Set exercise:
Reproduce the passage on India's GDP growth word for word, starting with "India GDP Growth" and going on through "(constant); growth 6.6%.".

India GDP Growth FY 2025-26

The Ministry of Statistics and Programme Implementation released provisional national income estimates on 5 June 2026: real GDP grew 7.7% in FY 2025‑26 (up from 7.1% in FY25), with Q4 expansion of 7.8%, outperforming the Second Advance Estimate of 7.6% due to higher manufacturing output, construction activity and steady domestic consumption.

Key National Income Numbers

  • GDP (base 2022‑23, constant prices): ₹323.12 lakh crore; nominal ₹346.36 lakh crore; real growth 7.7%.
  • GVA: ₹294.40 lakh crore (constant); nominal ₹314.87 lakh crore; growth 7.9%.
  • Per capita GDP: ₹2,27,065 (constant); growth 6.6%.

Demand‑side Drivers

  • Private Final Consumption Expenditure: Grew 7.7% (previous year 5.8%).
  • Gross Fixed Capital Formation: Grew 8.2% annually; Q4 GFCF at 10.8% (13‑quarter high).

Sectoral Performance

  • Agriculture and allied: GVA growth 3.0% (prior year 4.2%); foodgrain output rose.
  • Manufacturing & construction: Manufacturing posted double‑digit growth; construction increased with higher cement and steel consumption.
  • Services: Contact‑intensive services 11.0%; financial, real estate & professional IT services 10.4%.

Statistical Methodology Changes

  • Rebasing: Benchmark shifted from 2011‑12 to 2022‑23 in Feb 2026 national accounts.
  • Double deflation: Applied for manufacturing and agriculture using item‑group price indices.
  • New data integration: ASUSE, PLFS and GSTN included to better capture informal and gig activities.
  • Multi‑activity allocation: Large firms’ revenues segmented by activity for classification.

IASPOINT Booster Facts

  • Provisional Estimates (PE): Issued ~two months after fiscal year end; update Second Advance Estimates with full‑year industrial, agricultural and government accounts.
  • GVA → GDP: GDP = GVA at basic prices + net product taxes (indirect taxes − subsidies); faster GVA growth than GDP implies relative decline in net product taxes or higher subsidies.
  • Base year updates: Conducted periodically to reflect structural shifts, new goods/services and changing consumption patterns.

Supplied information:
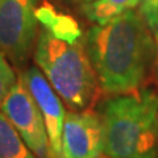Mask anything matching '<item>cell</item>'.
<instances>
[{"label": "cell", "instance_id": "1", "mask_svg": "<svg viewBox=\"0 0 158 158\" xmlns=\"http://www.w3.org/2000/svg\"><path fill=\"white\" fill-rule=\"evenodd\" d=\"M150 32L135 9L88 31L85 46L104 92L123 95L138 91L156 50Z\"/></svg>", "mask_w": 158, "mask_h": 158}, {"label": "cell", "instance_id": "2", "mask_svg": "<svg viewBox=\"0 0 158 158\" xmlns=\"http://www.w3.org/2000/svg\"><path fill=\"white\" fill-rule=\"evenodd\" d=\"M108 158H158V96L153 90L116 95L103 104Z\"/></svg>", "mask_w": 158, "mask_h": 158}, {"label": "cell", "instance_id": "3", "mask_svg": "<svg viewBox=\"0 0 158 158\" xmlns=\"http://www.w3.org/2000/svg\"><path fill=\"white\" fill-rule=\"evenodd\" d=\"M34 61L69 108L79 111L91 104L99 82L79 40L67 41L44 29L36 40Z\"/></svg>", "mask_w": 158, "mask_h": 158}, {"label": "cell", "instance_id": "4", "mask_svg": "<svg viewBox=\"0 0 158 158\" xmlns=\"http://www.w3.org/2000/svg\"><path fill=\"white\" fill-rule=\"evenodd\" d=\"M37 0H0V53L23 63L37 38Z\"/></svg>", "mask_w": 158, "mask_h": 158}, {"label": "cell", "instance_id": "5", "mask_svg": "<svg viewBox=\"0 0 158 158\" xmlns=\"http://www.w3.org/2000/svg\"><path fill=\"white\" fill-rule=\"evenodd\" d=\"M23 141L37 158H52L48 132L37 103L27 88L23 78H17L11 92L0 106Z\"/></svg>", "mask_w": 158, "mask_h": 158}, {"label": "cell", "instance_id": "6", "mask_svg": "<svg viewBox=\"0 0 158 158\" xmlns=\"http://www.w3.org/2000/svg\"><path fill=\"white\" fill-rule=\"evenodd\" d=\"M61 145L63 158H99L104 148L102 117L90 111L66 112Z\"/></svg>", "mask_w": 158, "mask_h": 158}, {"label": "cell", "instance_id": "7", "mask_svg": "<svg viewBox=\"0 0 158 158\" xmlns=\"http://www.w3.org/2000/svg\"><path fill=\"white\" fill-rule=\"evenodd\" d=\"M27 88L37 103L48 132L52 158H63L62 156V128L65 120V108L54 88L45 75L37 67H29L21 74Z\"/></svg>", "mask_w": 158, "mask_h": 158}, {"label": "cell", "instance_id": "8", "mask_svg": "<svg viewBox=\"0 0 158 158\" xmlns=\"http://www.w3.org/2000/svg\"><path fill=\"white\" fill-rule=\"evenodd\" d=\"M140 0H94L91 3H86L83 7V12L95 24H106L110 20L117 17L131 9L138 7Z\"/></svg>", "mask_w": 158, "mask_h": 158}, {"label": "cell", "instance_id": "9", "mask_svg": "<svg viewBox=\"0 0 158 158\" xmlns=\"http://www.w3.org/2000/svg\"><path fill=\"white\" fill-rule=\"evenodd\" d=\"M0 158H37L0 111Z\"/></svg>", "mask_w": 158, "mask_h": 158}, {"label": "cell", "instance_id": "10", "mask_svg": "<svg viewBox=\"0 0 158 158\" xmlns=\"http://www.w3.org/2000/svg\"><path fill=\"white\" fill-rule=\"evenodd\" d=\"M17 77L15 74L12 66L4 54L0 53V106L6 100V98L13 88Z\"/></svg>", "mask_w": 158, "mask_h": 158}, {"label": "cell", "instance_id": "11", "mask_svg": "<svg viewBox=\"0 0 158 158\" xmlns=\"http://www.w3.org/2000/svg\"><path fill=\"white\" fill-rule=\"evenodd\" d=\"M138 12L154 33L158 31V0H140L138 3Z\"/></svg>", "mask_w": 158, "mask_h": 158}, {"label": "cell", "instance_id": "12", "mask_svg": "<svg viewBox=\"0 0 158 158\" xmlns=\"http://www.w3.org/2000/svg\"><path fill=\"white\" fill-rule=\"evenodd\" d=\"M154 45H156V61H157V77H158V31L154 32Z\"/></svg>", "mask_w": 158, "mask_h": 158}, {"label": "cell", "instance_id": "13", "mask_svg": "<svg viewBox=\"0 0 158 158\" xmlns=\"http://www.w3.org/2000/svg\"><path fill=\"white\" fill-rule=\"evenodd\" d=\"M74 2H79V3H91V2H94V0H74Z\"/></svg>", "mask_w": 158, "mask_h": 158}]
</instances>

Written response:
India GDP Growth FY 2025-26

The Ministry of Statistics and Programme Implementation released provisional national income estimates on 5 June 2026: real GDP grew 7.7% in FY 2025‑26 (up from 7.1% in FY25), with Q4 expansion of 7.8%, outperforming the Second Advance Estimate of 7.6% due to higher manufacturing output, construction activity and steady domestic consumption.

Key National Income Numbers

  • GDP (base 2022‑23, constant prices): ₹323.12 lakh crore; nominal ₹346.36 lakh crore; real growth 7.7%.
  • GVA: ₹294.40 lakh crore (constant); nominal ₹314.87 lakh crore; growth 7.9%.
  • Per capita GDP: ₹2,27,065 (constant); growth 6.6%.